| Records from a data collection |
::::::

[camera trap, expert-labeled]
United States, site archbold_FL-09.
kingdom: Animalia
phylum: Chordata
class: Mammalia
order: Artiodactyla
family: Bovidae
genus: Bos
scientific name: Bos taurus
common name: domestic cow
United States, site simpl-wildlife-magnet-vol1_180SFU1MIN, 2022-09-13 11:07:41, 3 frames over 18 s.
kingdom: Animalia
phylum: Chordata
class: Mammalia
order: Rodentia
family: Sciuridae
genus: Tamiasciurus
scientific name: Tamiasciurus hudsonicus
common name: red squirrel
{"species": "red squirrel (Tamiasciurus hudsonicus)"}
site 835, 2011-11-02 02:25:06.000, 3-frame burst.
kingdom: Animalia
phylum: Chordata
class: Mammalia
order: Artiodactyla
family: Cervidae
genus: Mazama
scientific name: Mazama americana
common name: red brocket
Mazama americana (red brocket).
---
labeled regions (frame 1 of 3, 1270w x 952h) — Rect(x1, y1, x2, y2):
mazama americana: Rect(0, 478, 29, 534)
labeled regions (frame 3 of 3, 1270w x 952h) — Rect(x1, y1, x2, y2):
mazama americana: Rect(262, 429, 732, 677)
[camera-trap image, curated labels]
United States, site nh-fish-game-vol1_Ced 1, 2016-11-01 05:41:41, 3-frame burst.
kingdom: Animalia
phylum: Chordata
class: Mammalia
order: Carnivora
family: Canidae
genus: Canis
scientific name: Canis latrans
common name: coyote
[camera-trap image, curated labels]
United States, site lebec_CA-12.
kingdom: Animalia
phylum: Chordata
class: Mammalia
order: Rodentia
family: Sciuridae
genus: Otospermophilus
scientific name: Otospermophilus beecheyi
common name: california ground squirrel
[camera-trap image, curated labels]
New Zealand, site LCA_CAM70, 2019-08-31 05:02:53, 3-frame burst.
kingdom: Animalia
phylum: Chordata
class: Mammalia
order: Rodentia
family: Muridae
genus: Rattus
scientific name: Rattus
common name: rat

::::::

| Directions for this task |
Whenever "family" occurs in a line above, copy that line.

| Result |
family: Bovidae
family: Sciuridae
family: Cervidae
family: Canidae
family: Sciuridae
family: Muridae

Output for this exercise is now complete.